Not all patients with α1-antitrypsin deficiency will develop liver disease. Therefore, other factors must be involved in the pathogenesis of the disease including increased production or decreased degradation. A possible mechanism is the serpin-enzyme complex, which is activated by α1-antitrypsin–elastase complex or other inflammatory mediators. Defects in hepatic proteasome action or other mechanisms involved in removing abnormal protein from the endoplasmic reticulum may lead to excessive accumulation of abnormal α1-antitrypsin in the hepatocytes. A possible mechanism is that susceptible individuals may have delayed intracellular degradation of the mutant protein, resulting from abnormalities in calnexin, a protein that interacts with the mutant α1-antitrypsin protein in the endoplasmic reticulum. Mannosidase 1, another endoplasmic reticulum protein, may have a role similar to that of calnexin in directing mutant α1-antitrypsin to the proteasome for degradation. Yet another important pathway to remove accu­mulated α1-antitrypsin polymers relates to autophagy. Indeed, rapamycin and carbamazepine have been shown to be effective in animal models of α1-antitrypsin Z. New therapeutic modalities are aimed at targeting these mechanisms such as the administration of chemical chaperones.

Although liver injury results from retained α1-antitrypsin glycoprotein in the endoplasmic reticulum, the mechanism of lung injury is different. Lung damage occurs as a result of uninhibited proteolytic changes of the connective tissue secondary to low concentration of circulating α1-antitrypsin.

Pathology of Liver Disease in α1-Antitrypsin Deficiency

The hallmark of α1-antitrypsin deficiency is the distinctive accumulation of PAS-positive, diastase-resistant globules in the endoplasmic reticulum in the periportal hepatocytes. These globules enlarge with increasing age. With the hematoxylin and eosin staining, they appear as eosinophilic deposits in the cytoplasm of the hepatocytes. These globules have also been observed in heterozygous individuals.

The absence of liver disease in the few Pi null individuals who have no deposits of these globules indicates that the deposition of the abnormal α1-antitrypsin in the liver has a significant role in the pathogenesis of liver disease. Electronmicroscopy studies show that these amorphous deposits are primarily within the dilated rough endoplasmic reticulum. Liver biopsies in neonates with α1-antitrypsin deficiency have shown three morphologic patterns of hepatic alteration, including hepatocellular damage with a picture compatible with neonatal hepatitis portal fibrosis with biliary duct proliferation and biliary duct hypoplasia.
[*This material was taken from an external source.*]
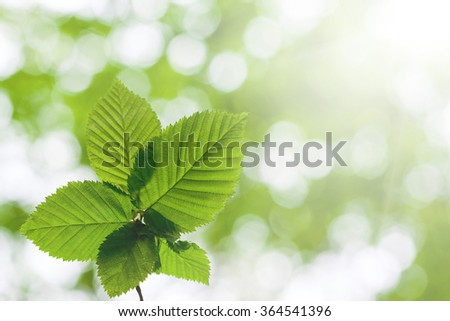 leaf on a tree in the forest.  nature green wood sunlight backgrounds. spring, summer - stock photo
Diagnosis of α1-Antitrypsin Deficiency

Low serum level of α1-antitrypsin does not indicate the presence of α1-antitrypsin deficiency, since this level could be low secondary to losses of α1-antitrypsin in the gastrointestinal tract or in the lung. Therefore, determination of the α1-antitrypsin phenotype by isoelectric focusing or by agarose electrophoresis at acid pH is indicated. α1-Antitrypsin deficiency should be suspected in neonates with a picture of neonatal hepatitis or in children and adults with unexplained chronic liver disease. Liver biopsies should be stained with PAS following diastase treatment to determine the presence of α1-antitrypsin globules in the periportal hepatocytes.

Treatment of α1-Antitrypsin Deficiency

The two major clinical problems in α1-antitrypsin deficiency are emphysema and liver disease resulting in cirrhosis. Therefore, avoidance of smoking is the most important preventive step in the development of emphysema, because smoking accelerates the destructive lung disease. Once the patient develops cirrhosis, liver transplantation is the only viable option for these patients. Replacement therapy of α1-antitrypsin deficiency has been done in emphysema patients, and found to be effective in raising the concentration of α1-antitrypsin in the serum and in the lung. The α1-antitrypsin in the lung has been shown to be active in neutralizing the neutrophil elastases. A recombinant α1-antitrypsin has been produced in Escherichia coli and in yeast, and was noted to be functional as an elastase inhibitor. However, because the recombinant α1-antitrypsin lacks the carbohydrate side chain, this product is unstable with a short half-life.

Efforts to induce α1-antitrypsin using danazol (isoxazole derivative of 17-ethinyl testosterone) have been shown to increase serum levels of α1-antitrypsin in only about 50% of deficient patients. However, the potential hepatotoxicity has hampered the efforts to utilize danazol as a potential therapeutic agent. Moreover, although increasing the level of α1-antitrypsin in the serum has an effect on lung disease, it has no effect on liver disease. Novel therapies to inhibit the polymerization of the α1-antitrypsin molecule or enhance its secretion and gene therapy utilizing adeno-associated virus as vector are potential therapeutic targets.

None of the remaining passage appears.